Nigerian Largest Telecommunication MTN Leaps After Nigeria Orders Return of $8.1 Billion Dividend

News has claimed that Nigerian Largest Telecommunication company MTN Group Ltd. dive to a nine-year low after Nigeria’s central bank ordered the return of $8.1 billion it claimed Africa’s largest mobile-phone company illegally moved out of the country. The wireless carrier “strongly deny” the claim.
The company was cleared in a report issued in November 2017 following a probe commissioned by Nigerian lawmakers. MTN said in 2016 that its bankers had obtained central bank approvals before any dividends were issued



The re-emergence of these issues is regrettable as it damages investor confidence and, by extension, inhibits the growth and development of the Nigerian economy,” MTN said in a statement. “We will engage with the relevant authorities to defend our position on this matter and provide further information when available.”

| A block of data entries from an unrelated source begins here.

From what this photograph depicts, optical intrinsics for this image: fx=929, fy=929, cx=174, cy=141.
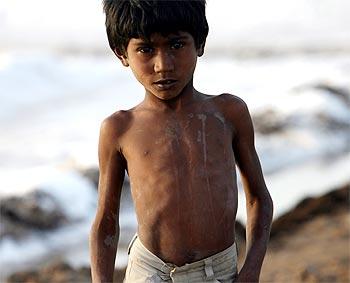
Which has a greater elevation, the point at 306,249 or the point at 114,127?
the point at 114,127

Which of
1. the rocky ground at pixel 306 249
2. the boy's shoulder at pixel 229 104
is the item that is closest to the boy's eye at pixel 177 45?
the boy's shoulder at pixel 229 104

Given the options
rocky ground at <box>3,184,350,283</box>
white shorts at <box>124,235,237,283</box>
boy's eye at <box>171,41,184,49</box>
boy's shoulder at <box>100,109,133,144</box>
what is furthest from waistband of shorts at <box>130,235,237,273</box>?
rocky ground at <box>3,184,350,283</box>

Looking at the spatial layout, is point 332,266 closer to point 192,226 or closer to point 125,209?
point 125,209

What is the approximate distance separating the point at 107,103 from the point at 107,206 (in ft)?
32.1

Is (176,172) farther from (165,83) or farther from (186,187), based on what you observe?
(165,83)

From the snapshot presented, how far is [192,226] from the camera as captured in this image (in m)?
2.17

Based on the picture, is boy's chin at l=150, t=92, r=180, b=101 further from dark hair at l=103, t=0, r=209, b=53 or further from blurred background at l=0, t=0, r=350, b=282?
blurred background at l=0, t=0, r=350, b=282

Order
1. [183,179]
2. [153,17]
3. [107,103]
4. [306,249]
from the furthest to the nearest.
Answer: [107,103] → [306,249] → [183,179] → [153,17]

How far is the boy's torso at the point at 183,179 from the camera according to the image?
2174 millimetres

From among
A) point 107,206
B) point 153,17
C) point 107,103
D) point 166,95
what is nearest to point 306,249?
point 107,206

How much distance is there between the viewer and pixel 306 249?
6.16 m

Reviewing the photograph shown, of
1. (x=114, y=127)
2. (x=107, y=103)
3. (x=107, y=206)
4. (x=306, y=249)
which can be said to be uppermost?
(x=107, y=103)

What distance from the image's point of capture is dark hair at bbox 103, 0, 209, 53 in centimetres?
205

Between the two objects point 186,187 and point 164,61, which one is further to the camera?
point 186,187
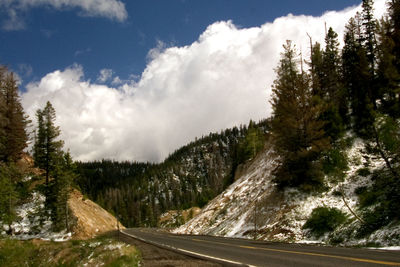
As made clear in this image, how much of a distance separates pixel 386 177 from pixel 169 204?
166 m

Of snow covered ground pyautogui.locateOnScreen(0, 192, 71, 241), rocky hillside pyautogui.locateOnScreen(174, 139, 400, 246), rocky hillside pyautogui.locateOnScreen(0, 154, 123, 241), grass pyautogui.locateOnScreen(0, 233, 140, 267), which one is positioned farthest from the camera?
rocky hillside pyautogui.locateOnScreen(0, 154, 123, 241)

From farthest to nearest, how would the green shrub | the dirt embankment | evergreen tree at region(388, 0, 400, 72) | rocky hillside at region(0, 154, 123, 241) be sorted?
the dirt embankment → rocky hillside at region(0, 154, 123, 241) → evergreen tree at region(388, 0, 400, 72) → the green shrub

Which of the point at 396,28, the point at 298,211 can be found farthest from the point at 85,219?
the point at 396,28

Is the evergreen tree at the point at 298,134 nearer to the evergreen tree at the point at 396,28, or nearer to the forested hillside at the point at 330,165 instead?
the forested hillside at the point at 330,165

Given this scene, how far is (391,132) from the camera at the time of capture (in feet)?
76.0

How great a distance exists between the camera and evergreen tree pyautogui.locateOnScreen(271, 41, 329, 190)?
2730 centimetres

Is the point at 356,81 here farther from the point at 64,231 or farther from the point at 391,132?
the point at 64,231

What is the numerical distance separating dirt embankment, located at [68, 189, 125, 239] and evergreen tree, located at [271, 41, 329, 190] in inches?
1292

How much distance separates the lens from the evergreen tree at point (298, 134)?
27.3 meters

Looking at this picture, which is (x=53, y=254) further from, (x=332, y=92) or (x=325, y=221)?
(x=332, y=92)

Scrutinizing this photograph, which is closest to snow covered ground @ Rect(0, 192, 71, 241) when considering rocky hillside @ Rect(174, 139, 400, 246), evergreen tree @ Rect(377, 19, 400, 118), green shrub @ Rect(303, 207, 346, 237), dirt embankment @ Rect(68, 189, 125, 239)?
dirt embankment @ Rect(68, 189, 125, 239)

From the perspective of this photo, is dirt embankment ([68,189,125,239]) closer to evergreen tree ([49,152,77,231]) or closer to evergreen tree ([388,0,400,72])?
evergreen tree ([49,152,77,231])

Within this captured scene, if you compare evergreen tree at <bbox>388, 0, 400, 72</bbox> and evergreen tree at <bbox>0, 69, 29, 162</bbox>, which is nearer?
evergreen tree at <bbox>388, 0, 400, 72</bbox>

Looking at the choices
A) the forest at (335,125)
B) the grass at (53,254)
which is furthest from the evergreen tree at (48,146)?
the forest at (335,125)
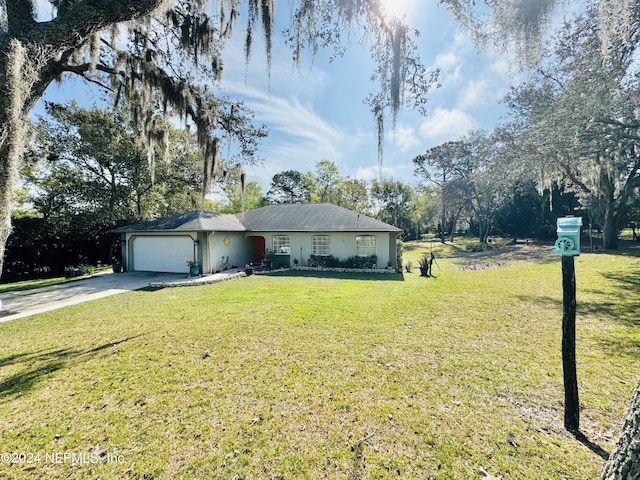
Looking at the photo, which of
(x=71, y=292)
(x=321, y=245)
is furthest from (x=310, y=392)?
(x=321, y=245)

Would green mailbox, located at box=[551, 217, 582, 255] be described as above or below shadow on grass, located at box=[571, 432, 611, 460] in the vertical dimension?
above

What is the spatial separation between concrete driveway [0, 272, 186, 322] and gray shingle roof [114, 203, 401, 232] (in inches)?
92.2

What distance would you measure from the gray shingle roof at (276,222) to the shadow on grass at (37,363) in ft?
26.9

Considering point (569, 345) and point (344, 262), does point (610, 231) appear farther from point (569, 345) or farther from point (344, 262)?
point (569, 345)

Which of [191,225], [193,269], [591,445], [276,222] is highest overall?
[276,222]

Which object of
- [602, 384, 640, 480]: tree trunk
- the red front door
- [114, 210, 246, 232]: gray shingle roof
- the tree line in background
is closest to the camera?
[602, 384, 640, 480]: tree trunk

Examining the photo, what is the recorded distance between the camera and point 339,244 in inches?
569

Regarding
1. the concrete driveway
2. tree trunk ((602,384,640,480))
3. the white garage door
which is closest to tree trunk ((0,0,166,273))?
tree trunk ((602,384,640,480))

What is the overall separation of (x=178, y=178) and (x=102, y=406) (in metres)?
17.1

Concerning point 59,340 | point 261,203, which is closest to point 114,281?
point 59,340

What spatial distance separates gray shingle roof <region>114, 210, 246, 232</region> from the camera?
1260cm

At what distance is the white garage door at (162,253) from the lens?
13031 millimetres

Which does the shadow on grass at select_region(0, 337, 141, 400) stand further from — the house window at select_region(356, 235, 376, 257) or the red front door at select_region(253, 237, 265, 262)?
the red front door at select_region(253, 237, 265, 262)

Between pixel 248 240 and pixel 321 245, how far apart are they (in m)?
4.64
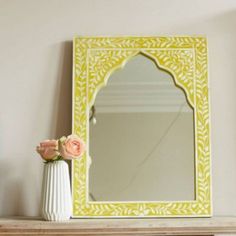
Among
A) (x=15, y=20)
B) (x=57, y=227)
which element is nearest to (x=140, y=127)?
(x=57, y=227)

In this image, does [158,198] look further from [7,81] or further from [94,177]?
[7,81]

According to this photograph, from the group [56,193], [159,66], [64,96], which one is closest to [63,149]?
[56,193]

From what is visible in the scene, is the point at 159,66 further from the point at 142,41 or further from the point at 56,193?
the point at 56,193

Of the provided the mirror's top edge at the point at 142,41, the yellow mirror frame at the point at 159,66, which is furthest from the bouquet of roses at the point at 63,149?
the mirror's top edge at the point at 142,41

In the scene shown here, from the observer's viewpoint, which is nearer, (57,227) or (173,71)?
(57,227)

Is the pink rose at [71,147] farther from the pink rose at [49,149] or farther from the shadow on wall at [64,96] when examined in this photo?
the shadow on wall at [64,96]

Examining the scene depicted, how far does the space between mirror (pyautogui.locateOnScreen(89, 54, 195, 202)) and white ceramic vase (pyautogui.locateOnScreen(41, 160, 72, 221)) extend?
4.9 inches

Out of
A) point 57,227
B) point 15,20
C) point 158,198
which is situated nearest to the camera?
point 57,227

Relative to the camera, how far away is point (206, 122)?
1813 mm

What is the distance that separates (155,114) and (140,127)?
8cm

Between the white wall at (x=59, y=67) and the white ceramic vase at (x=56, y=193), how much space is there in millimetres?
166

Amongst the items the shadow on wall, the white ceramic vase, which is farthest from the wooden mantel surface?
the shadow on wall

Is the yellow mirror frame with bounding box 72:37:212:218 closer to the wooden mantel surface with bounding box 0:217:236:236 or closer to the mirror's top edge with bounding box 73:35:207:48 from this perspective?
the mirror's top edge with bounding box 73:35:207:48

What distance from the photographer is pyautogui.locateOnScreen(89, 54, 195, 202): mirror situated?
1.77 meters
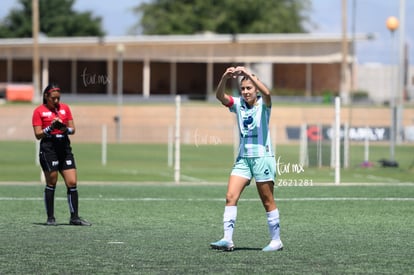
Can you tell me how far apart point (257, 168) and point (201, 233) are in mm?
2286

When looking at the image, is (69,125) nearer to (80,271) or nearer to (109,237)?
(109,237)

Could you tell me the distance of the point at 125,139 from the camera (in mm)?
48281

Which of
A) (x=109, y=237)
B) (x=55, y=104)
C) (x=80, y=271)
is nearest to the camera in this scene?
(x=80, y=271)

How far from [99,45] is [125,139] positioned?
72.3 ft

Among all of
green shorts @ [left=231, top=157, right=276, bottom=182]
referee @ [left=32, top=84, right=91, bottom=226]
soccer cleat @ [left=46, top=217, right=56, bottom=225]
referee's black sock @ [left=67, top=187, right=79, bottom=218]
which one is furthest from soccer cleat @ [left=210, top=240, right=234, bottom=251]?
soccer cleat @ [left=46, top=217, right=56, bottom=225]

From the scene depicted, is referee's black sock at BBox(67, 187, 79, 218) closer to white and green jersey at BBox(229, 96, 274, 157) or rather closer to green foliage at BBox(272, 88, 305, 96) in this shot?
white and green jersey at BBox(229, 96, 274, 157)

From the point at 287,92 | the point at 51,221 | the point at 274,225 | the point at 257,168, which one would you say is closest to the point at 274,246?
the point at 274,225

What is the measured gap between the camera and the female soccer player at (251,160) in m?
11.9

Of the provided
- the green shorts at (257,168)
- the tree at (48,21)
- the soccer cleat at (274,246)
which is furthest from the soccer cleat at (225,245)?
the tree at (48,21)

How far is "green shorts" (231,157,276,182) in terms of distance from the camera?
11.9 metres

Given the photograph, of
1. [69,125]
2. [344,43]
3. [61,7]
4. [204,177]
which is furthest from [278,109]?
[69,125]

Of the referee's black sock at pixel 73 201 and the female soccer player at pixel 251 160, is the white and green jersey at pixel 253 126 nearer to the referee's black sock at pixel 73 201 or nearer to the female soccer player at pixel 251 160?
the female soccer player at pixel 251 160

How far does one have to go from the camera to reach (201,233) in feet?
45.7

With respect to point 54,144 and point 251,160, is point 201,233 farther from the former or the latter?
point 54,144
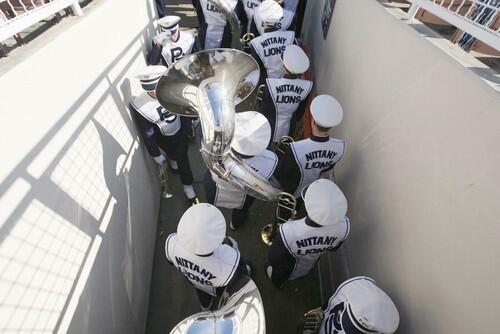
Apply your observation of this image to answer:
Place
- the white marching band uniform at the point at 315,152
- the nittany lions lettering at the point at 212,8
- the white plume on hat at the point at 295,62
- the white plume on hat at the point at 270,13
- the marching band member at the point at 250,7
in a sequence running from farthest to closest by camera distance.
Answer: the marching band member at the point at 250,7 < the nittany lions lettering at the point at 212,8 < the white plume on hat at the point at 270,13 < the white plume on hat at the point at 295,62 < the white marching band uniform at the point at 315,152

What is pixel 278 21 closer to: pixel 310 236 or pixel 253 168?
pixel 253 168

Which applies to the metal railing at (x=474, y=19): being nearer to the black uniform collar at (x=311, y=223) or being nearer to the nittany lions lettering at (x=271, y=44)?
the black uniform collar at (x=311, y=223)

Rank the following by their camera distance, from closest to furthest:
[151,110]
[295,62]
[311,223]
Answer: [311,223] → [151,110] → [295,62]

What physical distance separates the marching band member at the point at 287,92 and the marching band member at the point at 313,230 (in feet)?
5.19

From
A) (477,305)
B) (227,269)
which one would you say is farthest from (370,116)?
(227,269)

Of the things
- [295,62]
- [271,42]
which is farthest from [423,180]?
[271,42]

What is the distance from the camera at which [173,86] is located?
2.44 m

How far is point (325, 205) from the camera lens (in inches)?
73.9

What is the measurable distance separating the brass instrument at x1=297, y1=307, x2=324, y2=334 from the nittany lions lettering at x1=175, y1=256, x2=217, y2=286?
792 mm

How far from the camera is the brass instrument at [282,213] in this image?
2.48m

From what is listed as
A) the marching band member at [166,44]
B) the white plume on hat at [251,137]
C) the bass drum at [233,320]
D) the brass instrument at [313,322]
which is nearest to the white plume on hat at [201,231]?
the bass drum at [233,320]

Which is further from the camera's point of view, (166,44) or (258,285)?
(166,44)

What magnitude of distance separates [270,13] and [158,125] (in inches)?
108

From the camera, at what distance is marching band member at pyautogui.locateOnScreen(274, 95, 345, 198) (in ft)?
8.05
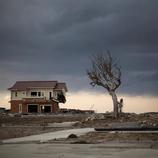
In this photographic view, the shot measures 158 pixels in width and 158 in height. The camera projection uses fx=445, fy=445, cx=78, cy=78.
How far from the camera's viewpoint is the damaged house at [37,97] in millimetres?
97312

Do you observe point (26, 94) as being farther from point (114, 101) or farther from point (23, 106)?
point (114, 101)

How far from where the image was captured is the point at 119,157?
1706cm

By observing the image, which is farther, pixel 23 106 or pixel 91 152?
pixel 23 106

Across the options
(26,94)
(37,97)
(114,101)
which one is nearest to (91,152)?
(114,101)

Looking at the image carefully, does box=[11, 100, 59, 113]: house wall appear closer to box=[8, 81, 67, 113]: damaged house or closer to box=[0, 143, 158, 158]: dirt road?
box=[8, 81, 67, 113]: damaged house

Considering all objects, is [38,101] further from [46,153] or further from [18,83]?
[46,153]

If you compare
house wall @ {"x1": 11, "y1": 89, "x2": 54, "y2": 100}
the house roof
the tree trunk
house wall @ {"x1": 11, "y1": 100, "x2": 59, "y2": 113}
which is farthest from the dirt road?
the house roof

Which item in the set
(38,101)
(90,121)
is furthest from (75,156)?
(38,101)

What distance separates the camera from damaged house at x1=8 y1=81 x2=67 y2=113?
319 feet

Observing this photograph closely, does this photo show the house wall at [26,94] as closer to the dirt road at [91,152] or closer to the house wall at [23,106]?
the house wall at [23,106]

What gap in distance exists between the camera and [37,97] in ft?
322

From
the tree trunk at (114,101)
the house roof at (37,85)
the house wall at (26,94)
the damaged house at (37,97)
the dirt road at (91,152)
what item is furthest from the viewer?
the house roof at (37,85)

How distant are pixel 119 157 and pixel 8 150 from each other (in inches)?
243

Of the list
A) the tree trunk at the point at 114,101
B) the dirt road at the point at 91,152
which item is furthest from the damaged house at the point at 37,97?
the dirt road at the point at 91,152
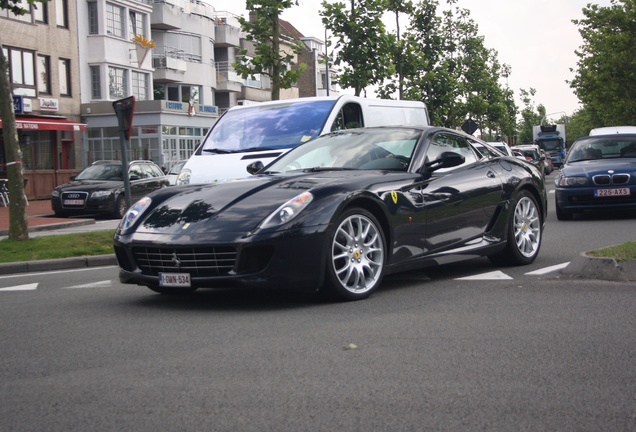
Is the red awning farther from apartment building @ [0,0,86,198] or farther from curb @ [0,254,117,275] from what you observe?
curb @ [0,254,117,275]

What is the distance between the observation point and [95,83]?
46156 mm

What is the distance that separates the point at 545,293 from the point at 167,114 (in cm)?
4307

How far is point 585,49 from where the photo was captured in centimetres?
6266

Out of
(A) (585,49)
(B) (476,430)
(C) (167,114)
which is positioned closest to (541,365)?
(B) (476,430)

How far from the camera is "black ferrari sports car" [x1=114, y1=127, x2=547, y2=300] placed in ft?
22.5

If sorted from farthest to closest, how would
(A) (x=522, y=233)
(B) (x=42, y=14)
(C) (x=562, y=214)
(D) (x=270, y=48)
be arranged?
(B) (x=42, y=14)
(D) (x=270, y=48)
(C) (x=562, y=214)
(A) (x=522, y=233)

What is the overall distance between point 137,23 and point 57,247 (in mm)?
38963

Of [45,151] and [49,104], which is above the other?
[49,104]

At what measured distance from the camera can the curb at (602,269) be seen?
813cm

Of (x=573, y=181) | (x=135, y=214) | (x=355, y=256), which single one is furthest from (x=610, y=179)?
(x=135, y=214)

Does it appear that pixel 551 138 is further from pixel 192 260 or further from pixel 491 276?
pixel 192 260

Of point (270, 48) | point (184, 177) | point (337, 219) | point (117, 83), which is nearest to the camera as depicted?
point (337, 219)

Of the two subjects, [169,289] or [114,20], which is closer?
[169,289]

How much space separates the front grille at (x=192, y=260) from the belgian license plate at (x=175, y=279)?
1.3 inches
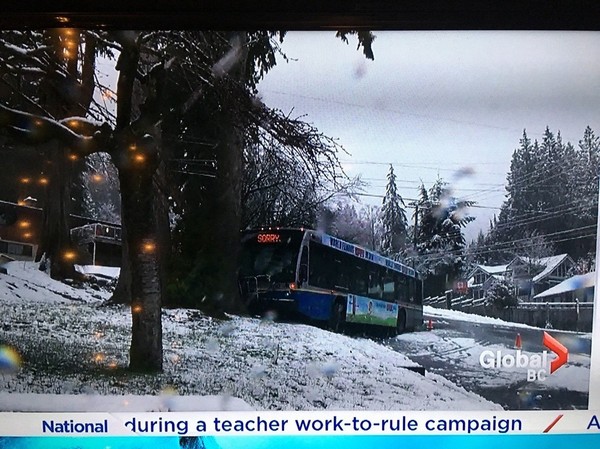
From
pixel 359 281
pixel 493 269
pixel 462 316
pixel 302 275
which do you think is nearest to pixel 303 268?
pixel 302 275

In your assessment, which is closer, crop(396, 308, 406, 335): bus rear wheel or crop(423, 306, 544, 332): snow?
crop(423, 306, 544, 332): snow

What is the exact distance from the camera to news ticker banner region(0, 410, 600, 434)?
262 cm

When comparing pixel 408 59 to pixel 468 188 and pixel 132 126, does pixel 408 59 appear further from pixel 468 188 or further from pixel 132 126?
pixel 132 126

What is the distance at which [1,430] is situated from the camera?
2627 mm

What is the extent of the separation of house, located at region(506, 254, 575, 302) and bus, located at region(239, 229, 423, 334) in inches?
16.6

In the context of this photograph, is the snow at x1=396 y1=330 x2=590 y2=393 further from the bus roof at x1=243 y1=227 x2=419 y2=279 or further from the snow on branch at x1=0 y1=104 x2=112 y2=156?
the snow on branch at x1=0 y1=104 x2=112 y2=156

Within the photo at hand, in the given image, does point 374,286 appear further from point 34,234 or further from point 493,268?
point 34,234

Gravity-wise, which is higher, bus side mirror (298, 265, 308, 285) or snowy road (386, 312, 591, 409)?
bus side mirror (298, 265, 308, 285)

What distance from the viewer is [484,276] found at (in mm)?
2617

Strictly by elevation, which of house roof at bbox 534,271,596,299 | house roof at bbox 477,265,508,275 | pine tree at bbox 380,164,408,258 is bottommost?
house roof at bbox 534,271,596,299

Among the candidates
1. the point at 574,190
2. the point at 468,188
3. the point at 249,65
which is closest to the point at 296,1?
the point at 249,65

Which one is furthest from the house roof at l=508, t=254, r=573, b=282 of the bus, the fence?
the bus

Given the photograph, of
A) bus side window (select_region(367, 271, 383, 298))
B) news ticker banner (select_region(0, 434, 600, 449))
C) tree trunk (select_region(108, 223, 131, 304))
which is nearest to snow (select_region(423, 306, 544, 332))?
bus side window (select_region(367, 271, 383, 298))

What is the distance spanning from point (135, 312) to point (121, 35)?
1.19 metres
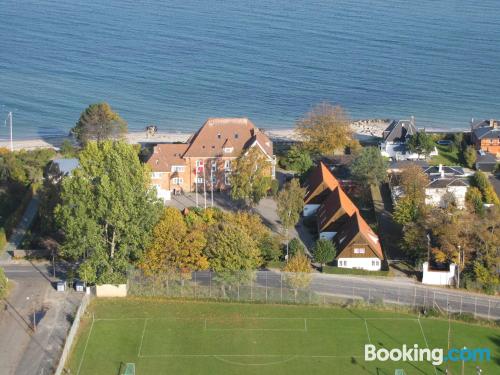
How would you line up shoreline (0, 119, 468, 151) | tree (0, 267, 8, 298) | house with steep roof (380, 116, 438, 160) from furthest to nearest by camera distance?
shoreline (0, 119, 468, 151) < house with steep roof (380, 116, 438, 160) < tree (0, 267, 8, 298)

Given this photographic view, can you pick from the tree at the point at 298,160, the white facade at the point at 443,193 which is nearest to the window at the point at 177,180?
the tree at the point at 298,160

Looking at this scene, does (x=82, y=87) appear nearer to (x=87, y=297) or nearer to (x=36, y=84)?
(x=36, y=84)

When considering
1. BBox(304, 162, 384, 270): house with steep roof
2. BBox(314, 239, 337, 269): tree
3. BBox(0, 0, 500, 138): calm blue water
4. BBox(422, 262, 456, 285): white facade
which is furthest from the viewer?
BBox(0, 0, 500, 138): calm blue water

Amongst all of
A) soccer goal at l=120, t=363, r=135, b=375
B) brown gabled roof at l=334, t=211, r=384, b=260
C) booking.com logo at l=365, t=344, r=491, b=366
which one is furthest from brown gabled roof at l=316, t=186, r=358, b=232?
soccer goal at l=120, t=363, r=135, b=375

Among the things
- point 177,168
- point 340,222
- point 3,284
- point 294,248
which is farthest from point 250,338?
point 177,168

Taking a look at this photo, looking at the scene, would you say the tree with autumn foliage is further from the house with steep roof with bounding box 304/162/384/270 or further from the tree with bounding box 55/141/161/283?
the house with steep roof with bounding box 304/162/384/270

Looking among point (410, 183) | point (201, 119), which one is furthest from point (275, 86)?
point (410, 183)

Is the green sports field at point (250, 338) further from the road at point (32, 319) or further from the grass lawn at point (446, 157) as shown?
the grass lawn at point (446, 157)
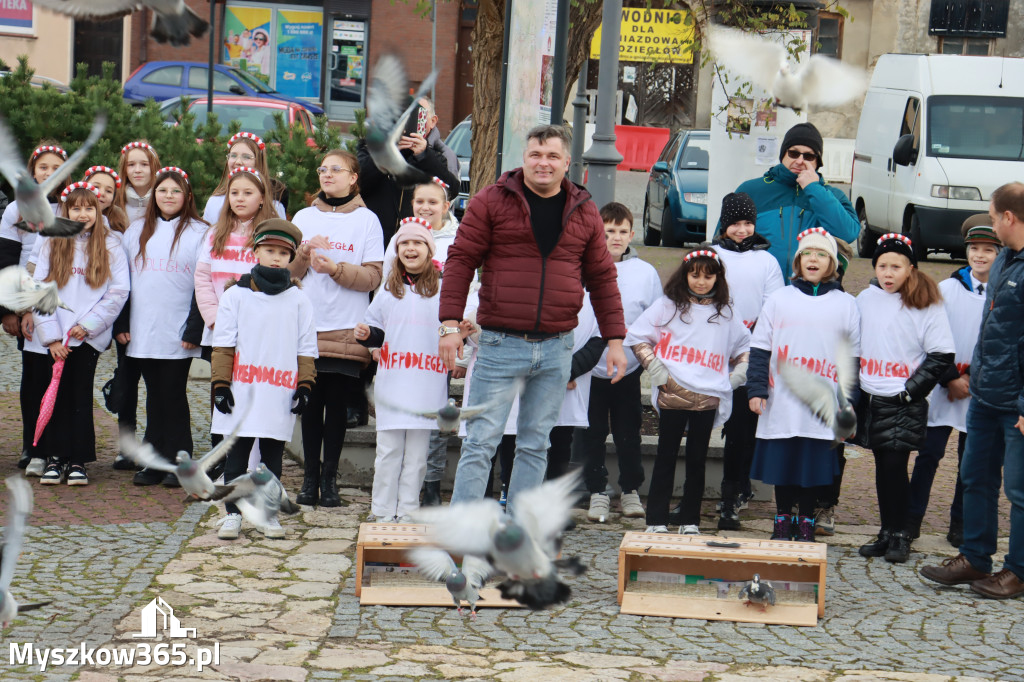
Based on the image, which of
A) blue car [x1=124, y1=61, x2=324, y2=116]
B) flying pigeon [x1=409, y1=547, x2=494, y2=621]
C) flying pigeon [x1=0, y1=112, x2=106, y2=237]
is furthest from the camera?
blue car [x1=124, y1=61, x2=324, y2=116]

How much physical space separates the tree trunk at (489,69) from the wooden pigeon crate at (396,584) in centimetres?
553

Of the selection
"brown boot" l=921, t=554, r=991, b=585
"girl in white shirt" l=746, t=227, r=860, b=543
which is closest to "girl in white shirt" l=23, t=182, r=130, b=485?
"girl in white shirt" l=746, t=227, r=860, b=543

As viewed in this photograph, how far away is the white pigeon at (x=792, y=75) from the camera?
7.42 metres

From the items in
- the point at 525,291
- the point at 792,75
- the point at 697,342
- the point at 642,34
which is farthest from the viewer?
the point at 642,34

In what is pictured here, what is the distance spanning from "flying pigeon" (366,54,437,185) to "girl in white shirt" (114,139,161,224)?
275 cm

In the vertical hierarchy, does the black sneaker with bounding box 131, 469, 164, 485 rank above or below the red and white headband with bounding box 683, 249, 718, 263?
below

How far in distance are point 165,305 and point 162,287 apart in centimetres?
11

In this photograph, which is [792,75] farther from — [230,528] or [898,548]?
[230,528]

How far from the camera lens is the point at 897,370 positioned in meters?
7.18

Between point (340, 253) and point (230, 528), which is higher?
point (340, 253)

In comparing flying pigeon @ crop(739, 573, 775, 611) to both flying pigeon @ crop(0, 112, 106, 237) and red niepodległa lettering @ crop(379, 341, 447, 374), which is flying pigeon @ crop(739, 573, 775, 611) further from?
flying pigeon @ crop(0, 112, 106, 237)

The shares slumped as much as 19 percent in early trade in Johannesburg to 86.99 rand, the lowest since March 2009.
The regulator fined Citigroup Inc., Standard Chartered Plc, Standard Bank Group Ltd.’s Stanbic IBTC and Diamond Bank Plc about 5.9 billion naira ($16 million) for helping to move the money, Nigeria’s central bank said in an emailed statement Wednesday. The banks and MTN were ordered to refund the cash.
The decision will come as a melt down to MTN, because the company has already settled a separate, $1 billion fine in Nigeria for missing a deadline to disconnect unregistered customers. Negotiations over that penalty went on for almost a year and weighed heavily on the share price, which has never recovered. As part of the settlement, MTN agreed to list its local unit in Lagos and is planning to do so this year.
Standard Chartered received the largest penalty Wednesday for transferring the biggest amount of $3.4 billion, with Citigroup responsible for $1.7 billion. Stanbic IBTC is engaging with the central bank over the issue.
Nigeria is MTN’s biggest market with more than 54 million customers, out of 221 million worldwide. The share price has slumped 21 percent this year  valuing the company at ($14 billion), and touched eight-year lows earlier this month.